The real appeal of BRICS in the Global South lies less in the group’s top-down rhetoric and more in the new ideas to advance wellbeing and inclusive economic prosperity from the bottom up and the middle out. With ‘the achievement of the UN Sustainable Development Goals (SDGs) in peril’ — barely 15 percent of the targets on track and the World Bank undergoing major reforms, BRICS has an opportunity to step up with development funding and new initiatives.
For example, the current BRICS members are laboratories for digital and financial inclusion and innovation with rapidly evolving digital economies, as evidenced by our Digital Intelligence Index. Such innovations are extremely relevant in the Global South, where many of the world’s 1.5 billion people are excluded from the formal financial system, and many of the billion people living in internet poverty reside. The group’s efforts have not been proportionate with their shared intent to be perceived as a champion of the Global South. BRICS has yet to effectively leverage the digital development expertise of its member states.
It remains to be seen whether the bloc can design, share and scale concrete policy solutions as the 2024 BRICS presidency implements the Strategy for BRICS Economic Partnership 2025, with the digital economy at the forefront of its agenda.

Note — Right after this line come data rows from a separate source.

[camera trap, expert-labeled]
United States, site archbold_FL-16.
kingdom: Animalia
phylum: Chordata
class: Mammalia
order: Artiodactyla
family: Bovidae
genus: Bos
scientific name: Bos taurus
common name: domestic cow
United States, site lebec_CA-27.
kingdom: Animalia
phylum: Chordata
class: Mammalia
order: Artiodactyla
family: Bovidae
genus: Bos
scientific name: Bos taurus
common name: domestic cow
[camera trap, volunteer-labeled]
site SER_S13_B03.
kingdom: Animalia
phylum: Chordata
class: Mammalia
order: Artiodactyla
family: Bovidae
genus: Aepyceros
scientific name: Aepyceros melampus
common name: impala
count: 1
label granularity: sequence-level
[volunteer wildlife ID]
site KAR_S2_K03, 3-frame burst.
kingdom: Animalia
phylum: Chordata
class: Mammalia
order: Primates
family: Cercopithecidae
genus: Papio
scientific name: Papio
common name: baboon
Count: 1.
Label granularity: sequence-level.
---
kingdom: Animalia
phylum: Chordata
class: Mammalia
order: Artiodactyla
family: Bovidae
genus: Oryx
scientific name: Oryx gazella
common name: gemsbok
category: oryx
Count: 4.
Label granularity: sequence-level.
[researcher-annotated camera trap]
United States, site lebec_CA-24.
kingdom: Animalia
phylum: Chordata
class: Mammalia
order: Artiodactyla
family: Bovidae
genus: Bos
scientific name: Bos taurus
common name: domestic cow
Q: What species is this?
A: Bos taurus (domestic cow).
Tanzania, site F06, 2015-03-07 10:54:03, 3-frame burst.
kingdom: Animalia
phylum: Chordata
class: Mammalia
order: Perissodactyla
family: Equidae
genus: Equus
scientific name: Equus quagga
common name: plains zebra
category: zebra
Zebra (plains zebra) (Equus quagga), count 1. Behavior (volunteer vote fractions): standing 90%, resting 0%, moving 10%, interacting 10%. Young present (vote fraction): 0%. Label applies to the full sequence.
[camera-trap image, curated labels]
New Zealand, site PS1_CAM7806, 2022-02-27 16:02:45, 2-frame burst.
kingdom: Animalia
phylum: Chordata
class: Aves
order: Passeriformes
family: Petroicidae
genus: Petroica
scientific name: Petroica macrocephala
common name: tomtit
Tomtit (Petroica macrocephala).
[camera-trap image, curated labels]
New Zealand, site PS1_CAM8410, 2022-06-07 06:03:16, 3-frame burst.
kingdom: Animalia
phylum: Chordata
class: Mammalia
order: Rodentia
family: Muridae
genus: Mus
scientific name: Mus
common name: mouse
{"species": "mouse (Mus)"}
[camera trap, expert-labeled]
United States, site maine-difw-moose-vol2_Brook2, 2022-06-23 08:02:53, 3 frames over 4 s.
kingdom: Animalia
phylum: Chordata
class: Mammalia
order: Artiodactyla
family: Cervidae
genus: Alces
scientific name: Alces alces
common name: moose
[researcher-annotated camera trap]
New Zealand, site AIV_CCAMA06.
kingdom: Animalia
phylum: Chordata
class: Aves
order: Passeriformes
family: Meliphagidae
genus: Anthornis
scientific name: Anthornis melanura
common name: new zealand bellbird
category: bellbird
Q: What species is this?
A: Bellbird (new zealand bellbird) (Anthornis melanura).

BRICS member states would do well to harness best practices from within the bloc and corral their digital innovators in the public and private sectors to advance inclusion among the 40 countries seeking inspiration and new development opportunities from BRICS and NDB. Aligning the digital development activities of the NDB more closely with the World Bank’s acceleration efforts would support the bloc’s relationship with Bretton Woods institutions and greatly assist the Global South in reaching the SDGs. Top of Form
The expanded BRICS is poised to persist in both aligning with the existing system where desirable and advocating for specific changes when necessary. It will need to reach a consensus on its priorities and where to deploy its bargaining power. To provide a compelling alternative to the status quo, it must demonstrate a distinctive vision for the Global South and expedite development progress. Otherwise, it risks either becoming the new G77 — an unwieldy political coalition in a deadlocked multilateral system — or the new anti-globalisation movement, a shrill critic of globalisation incapable of designing and scaling alternative and transformational ideas.